__Metin__
----------------------------------------

2. Bölge adliye mahkemelerinin nihai kararlarının bozulması 6100 sayılı Kanun'un 371. maddesinde yer alan sebeplerden birinin varlığı hâlinde mümkündür.
3. Temyizen incelenen karar, tarafların karşılıklı iddia ve savunmalarına, dayandıkları belgelere, uyuşmazlığa uygulanması gereken hukuk kuralları ile hukuki ilişkinin nitelendirilmesine, dava şartlarına, yargılama ve ispat kuralları ile kararda belirtilen gerekçelere göre usul ve kanuna uygun olup davacılar vekili tarafından temyiz dilekçesinde ileri sürülen nedenler kararın bozulmasını gerektirecek nitelikte görülmemiştir.

----------------------------------------

__Verilen Malzeme__
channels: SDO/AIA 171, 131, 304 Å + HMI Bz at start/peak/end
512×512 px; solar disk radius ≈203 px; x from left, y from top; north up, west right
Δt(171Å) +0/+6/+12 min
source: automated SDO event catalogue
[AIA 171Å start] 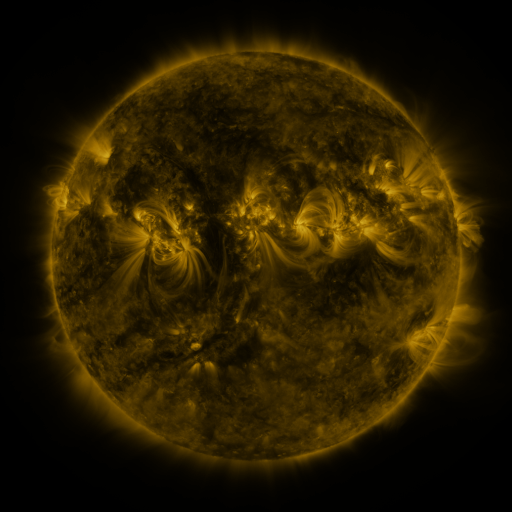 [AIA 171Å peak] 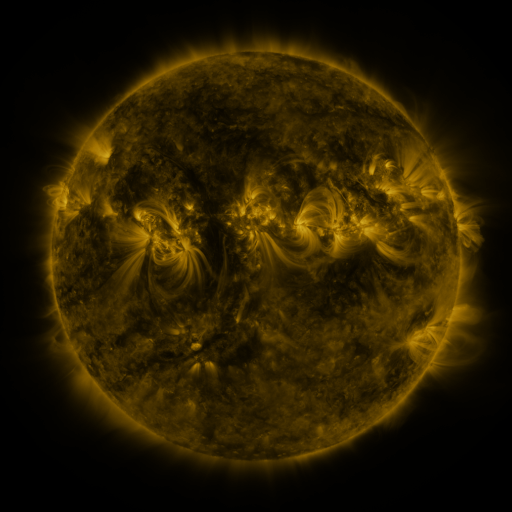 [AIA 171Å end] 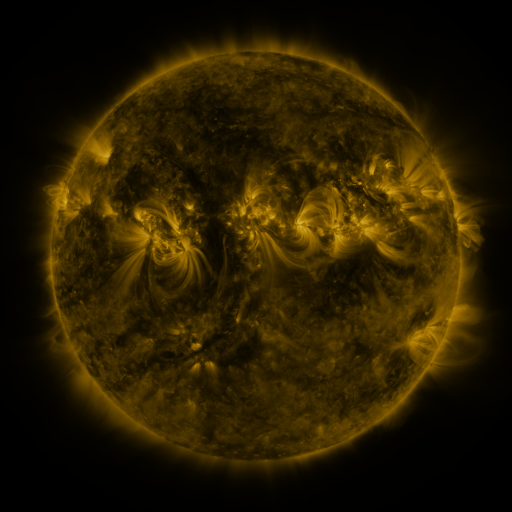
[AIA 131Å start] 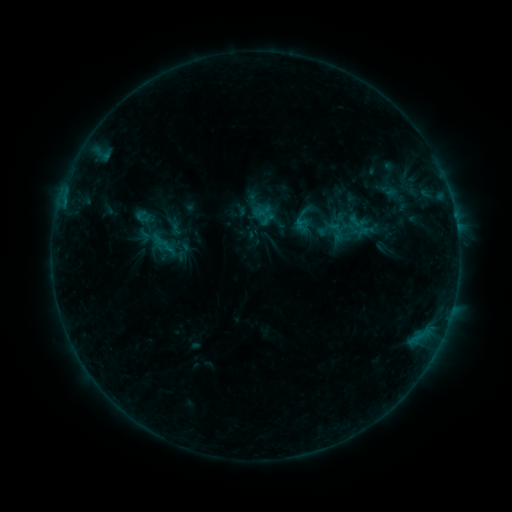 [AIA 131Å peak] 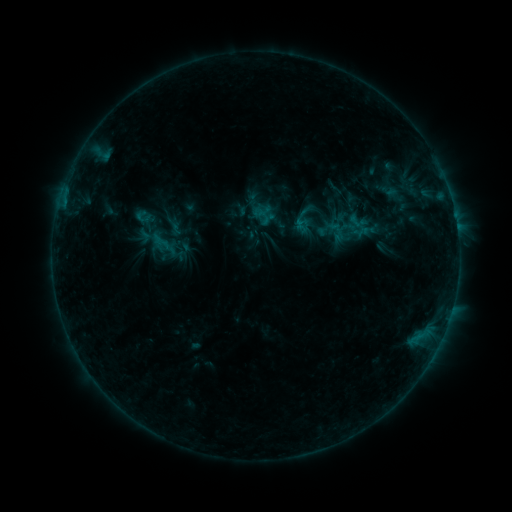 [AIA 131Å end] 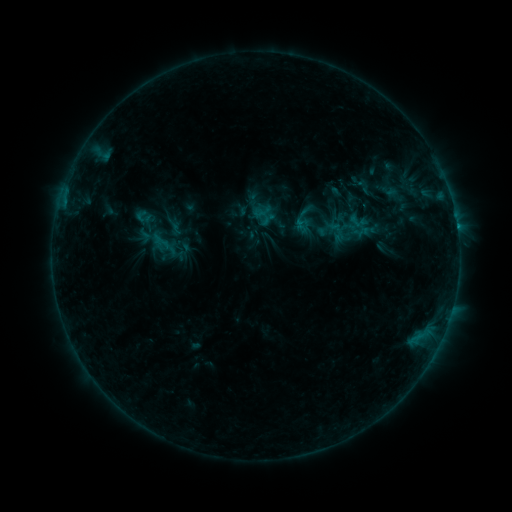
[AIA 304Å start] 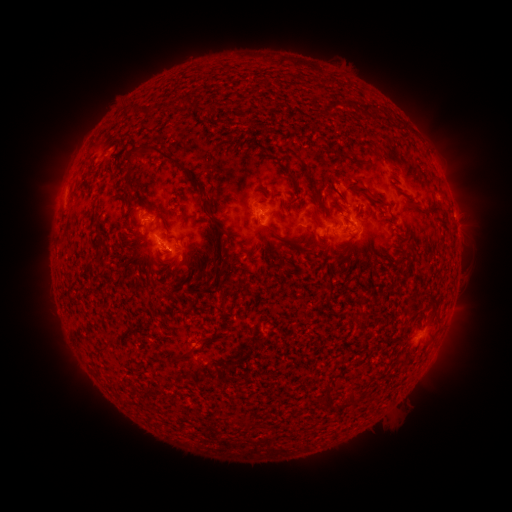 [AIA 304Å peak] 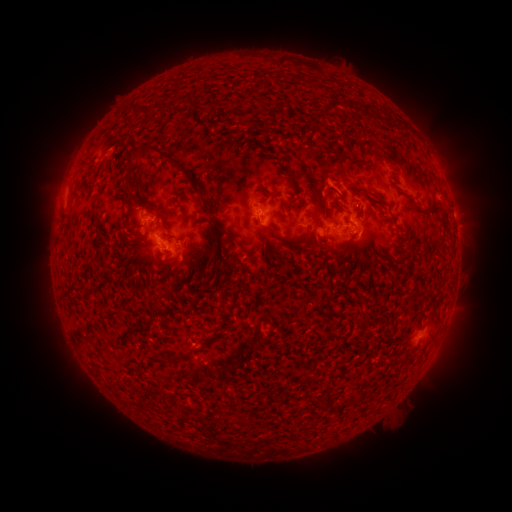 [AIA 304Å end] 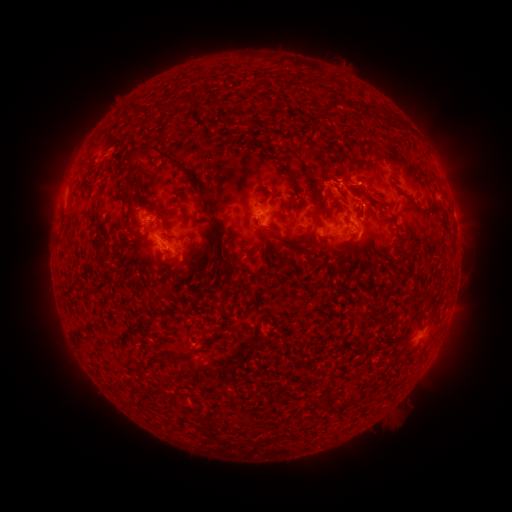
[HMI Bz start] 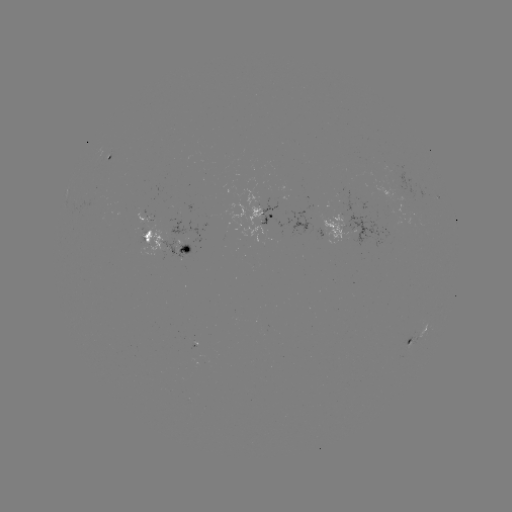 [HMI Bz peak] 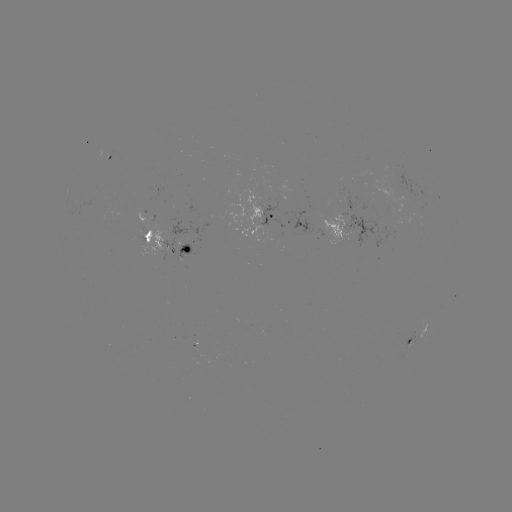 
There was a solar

----------------------------------------

__Yapılacak İşler__
A. Metin, temyizen incelenen kararın usul ve kanuna uygunluğunun hangi ölçütlere göre değerlendirildiğini virgüllerle ayırarak sayıyor. Bu ölçütlerin hepsini metindeki sözlerle alt alta yazın.
B. Satırlarda "solar" sözcüğünü bulun ve bu sözcüğün geçtiği her satırı aynen kopyalayın. Büyük ve küçük harf farkı önemlidir.

__Cevap Listesi__
A.
- tarafların karşılıklı iddia ve savunmalarına
- dayandıkları belgelere
- uyuşmazlığa uygulanması gereken hukuk kuralları ile hukuki ilişkinin nitelendirilmesine
- dava şartlarına
- yargılama ve ispat kuralları ile kararda belirtilen gerekçelere

B.
512×512 px; solar disk radius ≈203 px; x from left, y from top; north up, west right
There was a solar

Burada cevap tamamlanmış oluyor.